[Reading passage]:

[Start of Attachment]

The clock is rapidly running out on antibiotics. Indeed, it may have already run out.
A US woman has died from an infection that was resistant to all 26 available antibiotics, health officials said this week, raising new concerns about the rise of dangerous superbugs.
The woman, who was in her 70s, died in Nevada in September, and had recently been hospitalized in India with fractured leg bones, the US Centers for Disease Control and Prevention reported.
The cause of death was sepsis, following infection from a rare bacteria known as carbapenem-resistant Enterobacteriaceae (CRE), which is resistant to all antibiotics available in the United States.
The specific strain of CRE, known as Klebsiella pneumoniae, was isolated from one of her wounds in August.
Tests were negative for the mcr-1 gene — a great concern to health experts because it makes bacteria resistant to the antibiotic of last resort, colistin.

[End of Attachment]

[Task set]:
a: Repeat word for word the part of the passage on the drug-resistant infection starting with "A US woman has" and going on through "last resort, colistin.".
b: Answer these questions using the passage on the drug-resistant infection.
(i) How many available antibiotics was the woman's infection resistant to?
(ii) In which country had the woman recently been hospitalized?
(iii) What was given as the cause of her death?
c: Resume the passage on the drug-resistant infection, picking up right after its final sentence.

[Extracted information]:

[Start of Attachment]

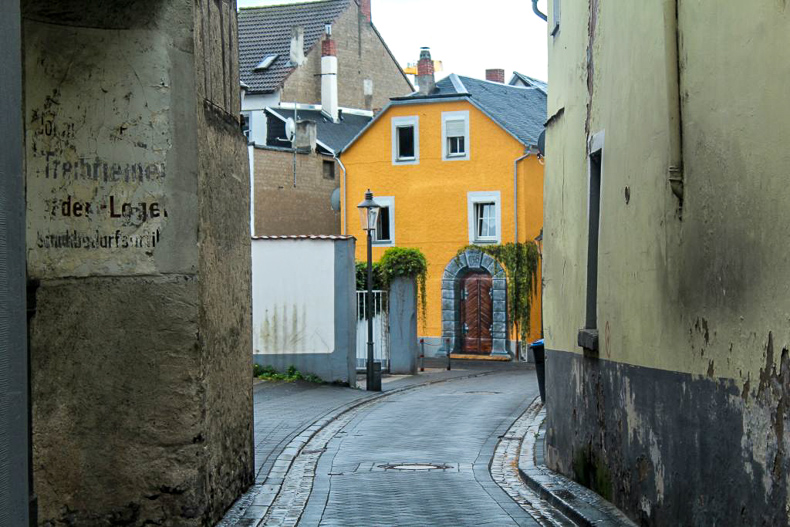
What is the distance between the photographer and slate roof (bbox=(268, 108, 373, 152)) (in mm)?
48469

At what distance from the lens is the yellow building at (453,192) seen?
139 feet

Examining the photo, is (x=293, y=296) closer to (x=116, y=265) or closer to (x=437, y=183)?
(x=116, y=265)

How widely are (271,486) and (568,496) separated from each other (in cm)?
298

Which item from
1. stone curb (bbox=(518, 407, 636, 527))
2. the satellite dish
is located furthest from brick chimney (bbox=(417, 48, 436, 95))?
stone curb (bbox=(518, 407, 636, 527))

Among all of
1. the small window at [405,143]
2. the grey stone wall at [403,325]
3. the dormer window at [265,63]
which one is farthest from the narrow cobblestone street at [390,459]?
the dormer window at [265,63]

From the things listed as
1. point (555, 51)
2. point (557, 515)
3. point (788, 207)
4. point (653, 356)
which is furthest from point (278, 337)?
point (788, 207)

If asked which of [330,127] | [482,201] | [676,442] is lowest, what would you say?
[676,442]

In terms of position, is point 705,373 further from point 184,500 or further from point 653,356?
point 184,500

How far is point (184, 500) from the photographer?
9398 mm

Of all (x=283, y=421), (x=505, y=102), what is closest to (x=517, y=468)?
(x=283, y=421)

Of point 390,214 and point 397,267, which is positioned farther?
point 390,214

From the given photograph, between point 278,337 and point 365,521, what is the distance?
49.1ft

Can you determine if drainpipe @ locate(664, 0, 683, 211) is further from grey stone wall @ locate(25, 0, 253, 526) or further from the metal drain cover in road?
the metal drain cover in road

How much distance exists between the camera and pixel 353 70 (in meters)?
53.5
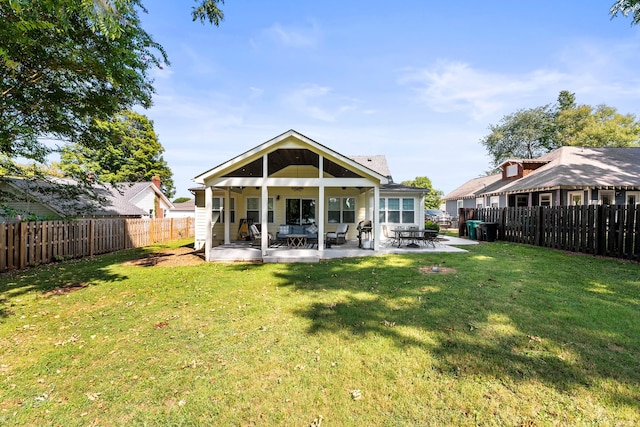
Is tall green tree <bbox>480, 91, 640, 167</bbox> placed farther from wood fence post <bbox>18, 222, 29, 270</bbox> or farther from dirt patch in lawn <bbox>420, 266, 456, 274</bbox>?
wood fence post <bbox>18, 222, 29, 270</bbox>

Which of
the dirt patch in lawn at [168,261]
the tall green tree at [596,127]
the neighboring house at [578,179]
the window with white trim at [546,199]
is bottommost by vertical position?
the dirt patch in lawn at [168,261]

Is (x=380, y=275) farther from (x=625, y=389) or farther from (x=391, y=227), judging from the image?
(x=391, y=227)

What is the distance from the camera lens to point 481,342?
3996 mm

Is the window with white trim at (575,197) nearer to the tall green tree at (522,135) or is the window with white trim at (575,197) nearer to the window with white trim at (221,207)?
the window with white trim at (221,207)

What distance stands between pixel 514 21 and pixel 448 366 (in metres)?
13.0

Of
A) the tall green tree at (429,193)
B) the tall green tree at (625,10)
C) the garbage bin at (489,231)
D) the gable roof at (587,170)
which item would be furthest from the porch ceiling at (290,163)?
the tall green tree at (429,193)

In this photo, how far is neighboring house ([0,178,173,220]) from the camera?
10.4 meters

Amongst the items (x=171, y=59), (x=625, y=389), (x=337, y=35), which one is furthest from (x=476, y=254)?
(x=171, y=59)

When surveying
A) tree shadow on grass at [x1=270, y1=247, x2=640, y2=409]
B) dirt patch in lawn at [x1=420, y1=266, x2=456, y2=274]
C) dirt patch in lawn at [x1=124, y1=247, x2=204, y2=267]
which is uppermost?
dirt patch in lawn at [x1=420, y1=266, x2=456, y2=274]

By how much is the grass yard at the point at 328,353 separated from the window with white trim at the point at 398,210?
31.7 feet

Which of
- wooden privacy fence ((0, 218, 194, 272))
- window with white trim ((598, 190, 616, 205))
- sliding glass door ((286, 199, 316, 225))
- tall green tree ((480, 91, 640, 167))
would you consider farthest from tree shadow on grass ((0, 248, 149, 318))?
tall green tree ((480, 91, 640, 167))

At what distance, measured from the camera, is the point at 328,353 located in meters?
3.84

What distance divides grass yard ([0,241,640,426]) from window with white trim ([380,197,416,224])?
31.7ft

[End of Attachment]

[Responses]:
a:
A US woman has died from an infection that was resistant to all 26 available antibiotics, health officials said this week, raising new concerns about the rise of dangerous superbugs.
The woman, who was in her 70s, died in Nevada in September, and had recently been hospitalized in India with fractured leg bones, the US Centers for Disease Control and Prevention reported.
The cause of death was sepsis, following infection from a rare bacteria known as carbapenem-resistant Enterobacteriaceae (CRE), which is resistant to all antibiotics available in the United States.
The specific strain of CRE, known as Klebsiella pneumoniae, was isolated from one of her wounds in August.
Tests were negative for the mcr-1 gene — a great concern to health experts because it makes bacteria resistant to the antibiotic of last resort, colistin.

b:
(i) All 26 available antibiotics.
(ii) India.
(iii) Sepsis.

c:
This is genuinely terrifying. Remember, once a species becomes overpopulated, Nature usually figures out a way to cut it back down to size again. Human intelligence doesn’t eliminate that reaction, it merely raises the bar. Immigration and global travel are creating significant health risks, and may even be putting the future of the species in jeopardy.
“The report highlights international travel and treatment overseas as a feature in the introduction of this pan-resistant isolate into the USA,” he said.
Complicating matters is the fact that lower average intelligence across the West means that humanity is less able to address these concerns should they arise. Sooner or later, the Trump administration will have to look very seriously at denying antibiotics to everyone who cannot, or will not, abide by a strictly observed drug-taking regimen. The potential consequences are that serious.